I've never heard Revolver in stereo. I bought an old mono LP from Riverside Records in York back in 1979 and just got used to it.

14cappybear
okt 30, 2010, 3:41 am

I bought Beatles For Sale via Amazon this week and played it for the first time last night. it was only when I glanced at the CD sleeve that I noticed that the recording was mono. But the sound quality is remarkably crisp and full-bodied, and infinitely better than the chromium dioxide cassette of the album that I've listened to for the past thirty years.

Critics of Beatles For Sale have remarked that there are several cover versions on the album; a backward step after the entirely self-penned A Hard Day's Night and I suspect that EMI wanted to get another album out for Christmas 1964, in spite of what the sleeve-notes may say. Even so, there are still a handful of Lennon-McCartney classics on the album (Eight Days a Week, No Reply, etc). No mean feat, considering the pressure that the Fabs must have been under at the time.

15geneg
okt 30, 2010, 11:13 am

I say this every time I see a comment about the Beatles and cover tunes. For all the other things the Beatles were, or are, they were one helluva cover band. Would you rather hear John Lennon shout "Money" or Barrett Strong? Or how about "Please Mr. Postman", the Beatles or the Marvalettes? Or "Twist and Shout", the Beatles or the Isley Brothers? They were one of the very few bands that actually improved the songs they covered while playing it straight, not adding their twist to it.
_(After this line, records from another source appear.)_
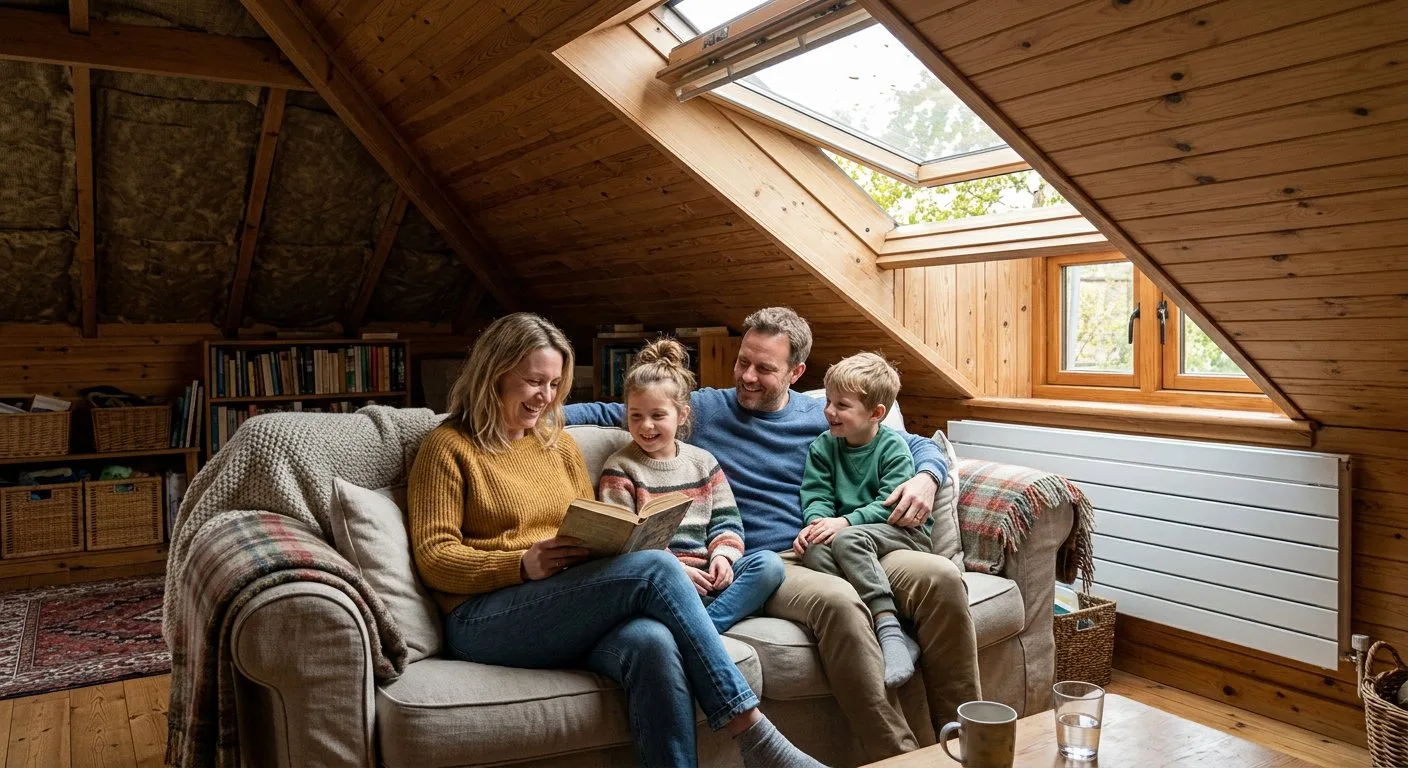 Rodzina spędzająca wspólnie czas w dobrze ocieplonym, przytulnym poddaszu domku letniskowego ogrzewanym przez nowoczesny grzejnik płytowy.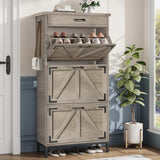 Jocoevol Shoe Cabinet Storage for Entryway with 3 Flip Drawers and 1 Top Drawer, Freestanding Hidden Narrow Shoe Cabinet with Metal Legs for Foyer, Hallway (Grey) Jocoevol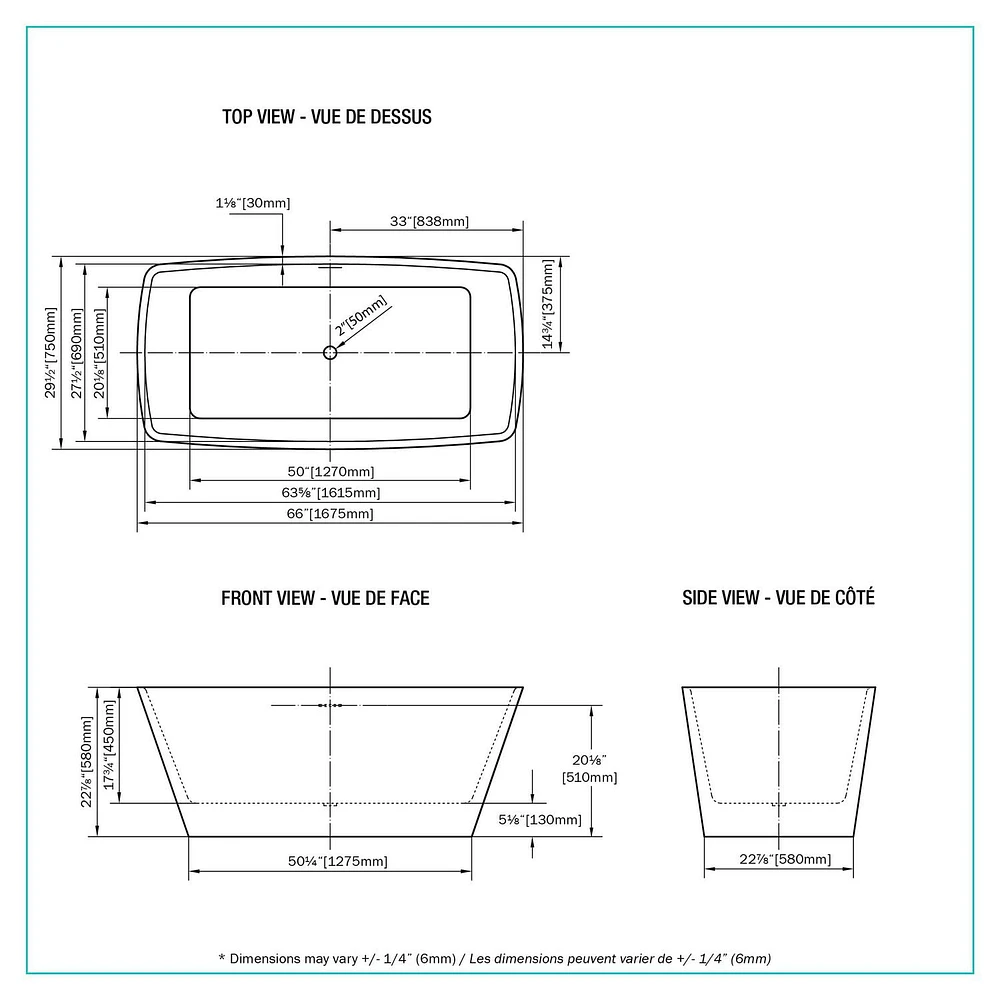 A&E Bath and Shower CHESTER-66 FREESTANDING BATHTUB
The Beatles covers are every bit as interesting and excellent as the tunes they penned themselves. Remember, for all the "Octopi Gardens", "Yellow Submarines", and "Judes" they were first and foremost the best pure Rock 'n Roll band evah.

16krolik
okt 30, 2010, 12:35 pm

>15 geneg:

Now there's a subject: what was the best Beatles' cover? I nominate "You Really Got a Hold On Me."

17Randy_Hierodule
okt 30, 2010, 12:52 pm

I'm not a big fan, but I think they did a great cover of Larry Williams's Bad Boy.

18cappybear
okt 31, 2010, 3:25 pm

Quite agree, geneg. No-one can belt out "Money" like Lennon.

19geneg
nov 3, 2010, 9:27 pm

This thread inspired me tp buy the two remastered Beatles Anthologies (my wife still holds out hope for Paul) and I'm listening to them now for the first time. They really do raise the listening experience. Many of these songs I haven't heard in years. Some of them the last time I listened to them was on an old Delco radio in my Dad's '53 Chevy. As someone said above, Bob, I think, there's a lot more going on in these recordings than ever came through the radio.

I wonder if Dylan, say from Bob Dylan through John Wesley Harding has been given this treatment, or Jefferson Airplane from Takes Off through Crown of Creation? Does anyone out there know?